Uno por delante y otro por detrás encontraron algún modo de coordinar sus movimientos y uno me lanzaba sobre el otro. Yo era una bola que ora caía ensartado en un mástil y luego en el otro. Iba de una sensación a otra como en un viaje irreal, alucinante y delicioso. Qué manera de coger la de estos machos jóvenes, briosos y fuertes. Mario fue el primero que terminó, exhalando un largo quejido de placer. Su polla lanzó fuertes chorros de leche que inundaron mi boca, derramándose por las comisuras de los labios, prendiéndose a sus vellos oscuros, corriendo por entre sus dedos que intentaban contener el blanco río fecundo. No me cabía tanto semen. Felipe seguía sin embargo dándome, hundida su daga hasta la empuñadura.

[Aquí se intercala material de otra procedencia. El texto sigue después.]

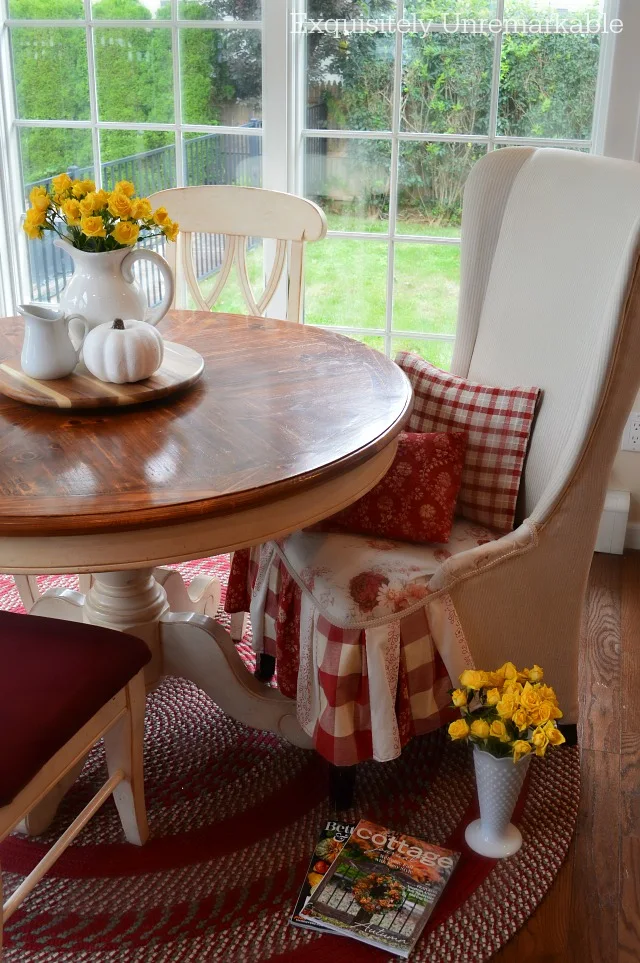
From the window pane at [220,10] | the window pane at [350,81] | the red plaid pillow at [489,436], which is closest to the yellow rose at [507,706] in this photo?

Yo estaba a punto y empecé a pajearme, atravesado aún por esa lanza que no cedía.

Aquello era demasiado para mí, y me vine casi enseguida. Mis espasmos fueron placenteros como nunca, mientras que Felipe, contagiado por el éxtasis nuestro apuró su vaivén, y pronto emitió un rugido, a punto de despeñarse en el abismo del placer. Su clímax fue increíble: sus gemidos y sus contracciones parecían inacabables, sus dientes se marcaron sobre mi hombro, trasmitiéndome toda su energía, haciendo que mi cuerpo volviera a estremecerse.

Agitados y sudorosos, los tres, nos derrumbamos uno sobre el otro, y seguimos acariciándonos durante largo rato. Sí, aquella fue mi primera y única experiencia con dos hombres simultáneamente. Y si me preguntan, volvería a hacerlo.